The leaders of some of China’s biggest companies are in Israel for the first time this week as part of a mission aimed at increasing their familiarization with local technologies.

Participants include: Yung Yuanqing, CEO of Lenovo, the computer hardware and electronics multinational; Frank Ning, Chairman of COFCO Group, China’s largest food manufacturer; and Andrew Yan, Managing Partner of SAIF, one of Asia’s leading private equity firms.

Delegation head Ronnie C. Chan, chairman of Hong Kong real estate developer Hang Lung Group, and a frequent visitor to Israel for 36 years, said there were “push and pull” factors behind the delegates’ enthusiasm.

“The pull factor is that Israel is an amazing country. You have a small population but have punched far above your weight class,” Chan said.

“The push factor is that Chinese entrepreneur elites are a very, very sophisticated bunch. Most of them have gone to Ivy League universities. They have worked at top companies in the West and then have started their own businesses or joined major companies in China and risen to become chairman or CEO – every last one of these guys.

“They want to learn, and they are at that stage where their business is successful enough that they have the freedom and time to explore. They have a humongous amount of curiosity about the world, and high on the agenda is Israel.”

Cukierman & Co. Investment House, joint operator of the Catalyst V OneGate China- Israel Technology Fund, teamed up with the Foreign Ministry to organize the program – which introduced delegates to leading Israeli hi-tech companies on Sunday, and includes meetings later this week with President Shimon Peres and Bank of Israeli Governor Stanley Fischer.
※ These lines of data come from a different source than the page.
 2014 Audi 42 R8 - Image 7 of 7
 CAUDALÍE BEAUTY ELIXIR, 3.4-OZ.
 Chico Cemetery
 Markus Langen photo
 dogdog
Chan said that each delegate would decide individually what to take out of the visit, but added that each of them would be influenced by what Israeli technologies can do for the Chinese market.
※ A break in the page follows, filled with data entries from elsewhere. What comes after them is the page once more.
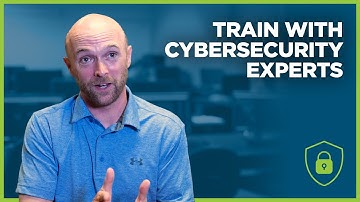 Cyber Defense and Digital Forensics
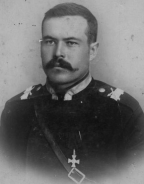  : 04. , . 1905.jpg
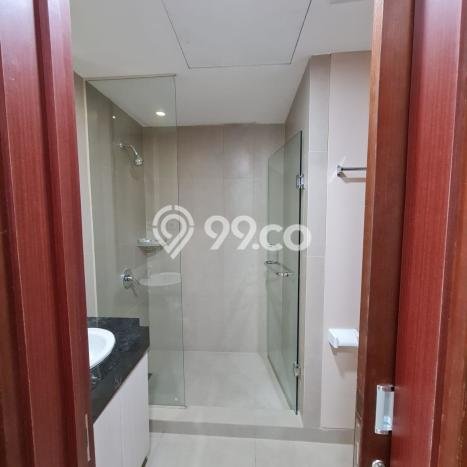 Apartemen Eksklusif di Karawaci, 2 KM, Luas 110m², Ready Ditempati Apartemen Eksklusif di Karawaci, 2 KM, Luas 110m², Ready Ditempati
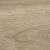 Керамогранит Neodom Wood collection Roble Matt Shape 20x120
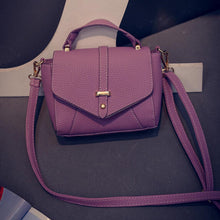 Luxury Handbags Women Bags Designer PU Leather Cross Body Single Shoulder Phone Coin Bag bolsos femenina CF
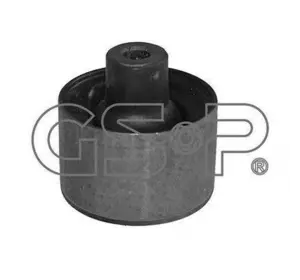 Сайлентблок GSP 516606 на MITSUBISHI COLT Mk IV (CA_A) Сайлентблок GSP 516606 на MITSUBISHI COLT Mk IV (CA_A)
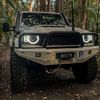4x4only1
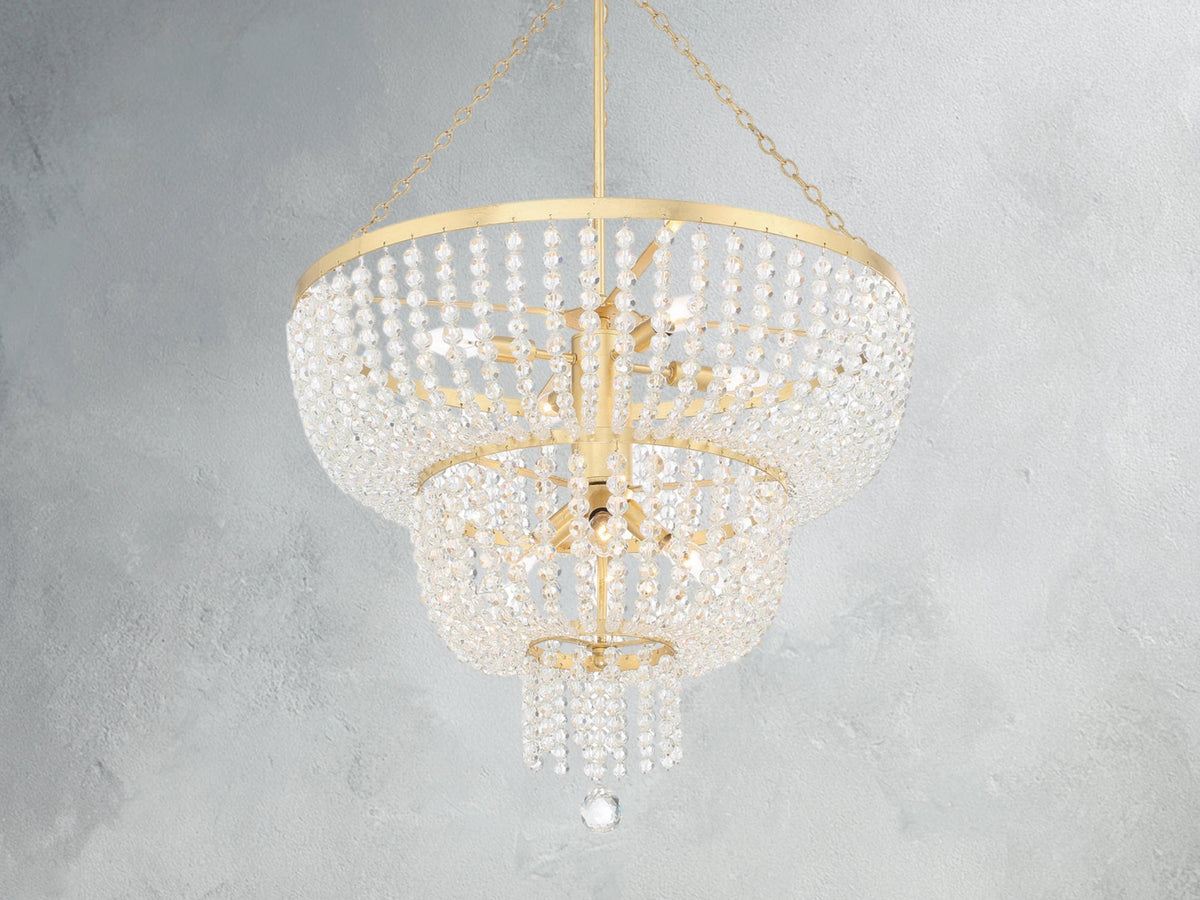 02 57b9b647 d2bc 40bd 8a6a 56f1be59ead6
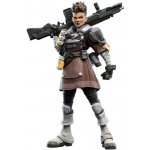 Weta Workshop Apex Legends Bangalore – Zbozi.Blesk.cz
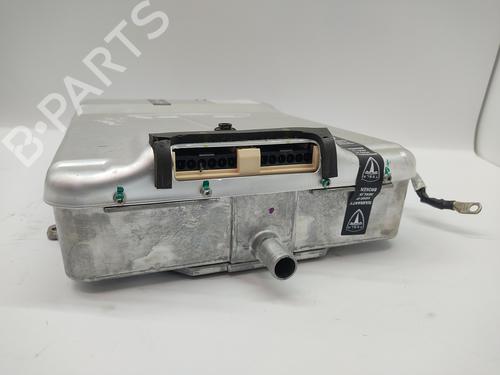 Andre TESLA MODEL S (5YJS)  | BP24884794O1 
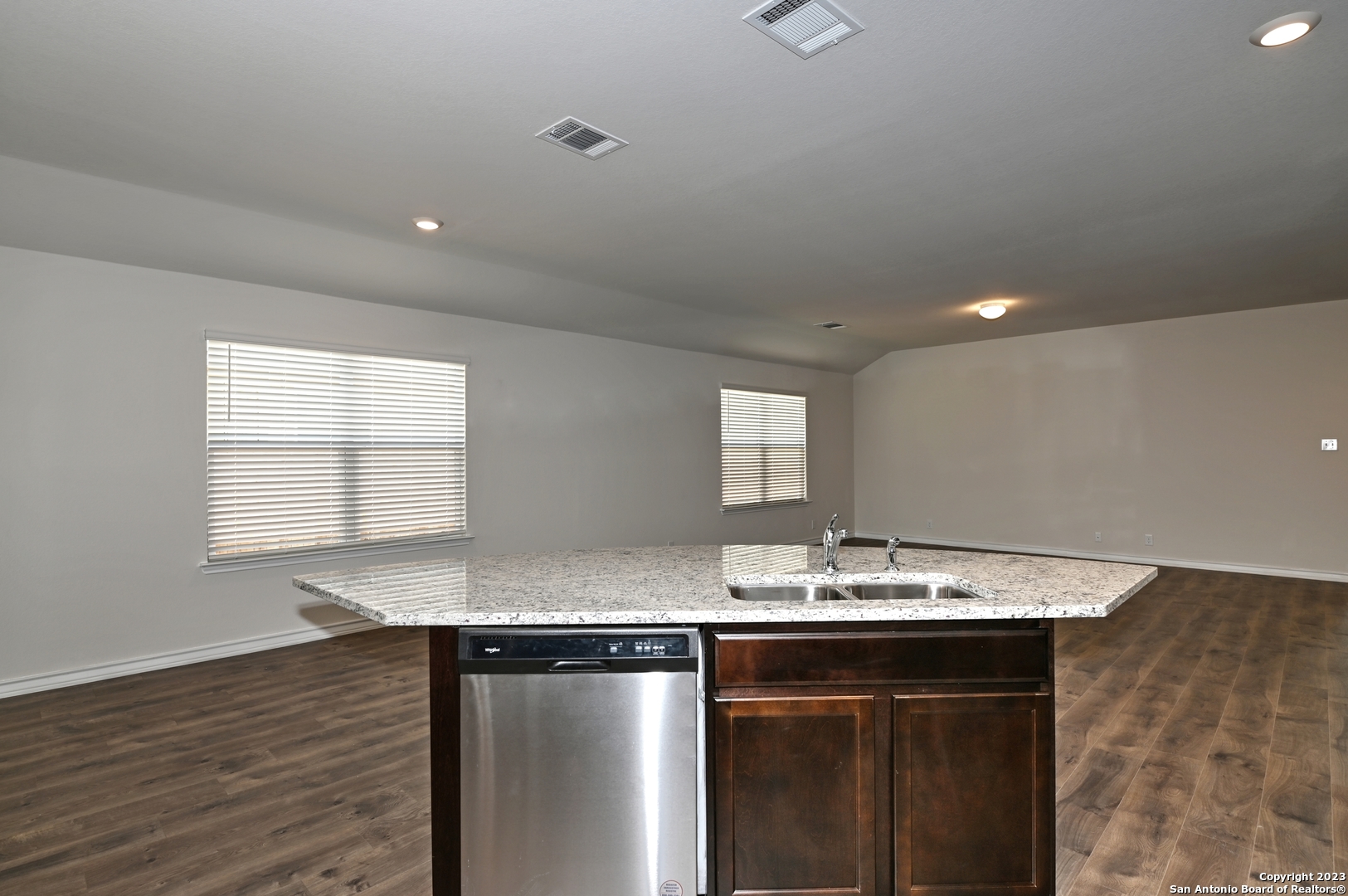 13327 Whisper Ranch San Antonio TX 78252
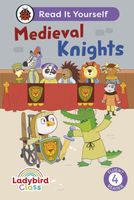 Medieval Knights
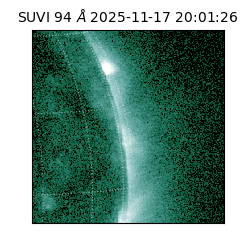 suvi - 2025-11-17T20:01:26.345000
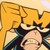 :icondialm4monkey:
“These guys are different to me. I am Christian, most of these guys are not; they’re Communist,” Chan, a US citizen and graduate of the University of Southern California said, laughing.

“We are very different, but we have one thing in common, and that is that we all love China. [Moreover], they are all curious about Israel, and although I’ve been coming here for 36 years, I’m still curious about Israel too.”